Czyniąc powyższe rozważania, Sąd oparł się na wiarygodnej i zupełnej opinii z dnia 17 listopada 2014 roku biegłego sądowego z zakresu rachunkowości J. C., która to opinia nie została podważona przez strony, nadto na danych liczbowych przedłożonych przez pozwanego, które nie były kwestionowane przez stronę powodową. Sąd uwzględnił przy tym fakt, iż powód w następstwie wypadku z dnia 12.05.2011 roku trwale utracił zdolność widzenia okiem prawym. Pomimo zaopatrzenia chirurgicznego rany oka i usunięcia zaćmy pourazowej i jednoczesnego wszczepienia soczewki wewnątrzgałkowej do oka prawego- ze względu na trwałe bliznowate uszkodzenie rogówki i zniekształcenie źrenicy- ostrość widzenia oka po wypadku pozostaje na poziomie liczenia palców z 20 cm, co w kategoriach orzeczniczych odpowiada praktycznej ślepocie. Od daty wypadku badany stał się osobą praktycznie jednooczną. Rokowania co do odzyskania stanu zdrowia sprzed wypadku są złe, trwale utracił on zdolność pracy na stanowiskach wymagających obsługi maszyn w ruchu, pracy na wysokości- tym samym trwale utracił zdolność do pracy w dotychczasowym zawodzie- szlifierza- spawacza, co niewątpliwie świadczy o znacznym zmniejszeniu się widoków powodzenia na przyszłość w rozumieniu art.444 § 2 k.c.

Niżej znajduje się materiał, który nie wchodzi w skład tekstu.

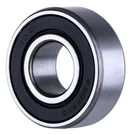 Alternator 84-14 New Bearing 6202-2RS Honda Prelude Cr-v 31111PD1004 15X35X13MM. Fixed Price $21.79.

Powyższe okoliczności uniemożliwiają, w ocenie Sądu, podjęcie przez powoda pracy i uzyskanie dodatkowych dochodów, co podnosi strona pozwana. Wszak przy ustalaniu wysokości renty wyrównawczej sąd powinien brać pod uwagę realną, praktyczną możliwość podjęcia pracy przez poszkodowanego w granicach zachowanej zdolności do pracy, a nie możliwość czysto teoretyczną.

Sąd oddalił roszczenie powoda w pozostałym zakresie uznając, iż nie udowodnił on wysokości kosztów opieki, dojazdów oraz zakupu leków w wymiarze ponad kwotę 51,10 złotych miesięcznie.

Mając na uwadze, iż powód wygrał proces w 86 %, zaś pozwany w 14%, Sąd ustalił odpowiedzialność stron postępowania w powyższy sposób, na podstawie art. 108§ 1 k.p.c. pozostawiając szczegółowe wyliczenie referendarzowi sądowemu.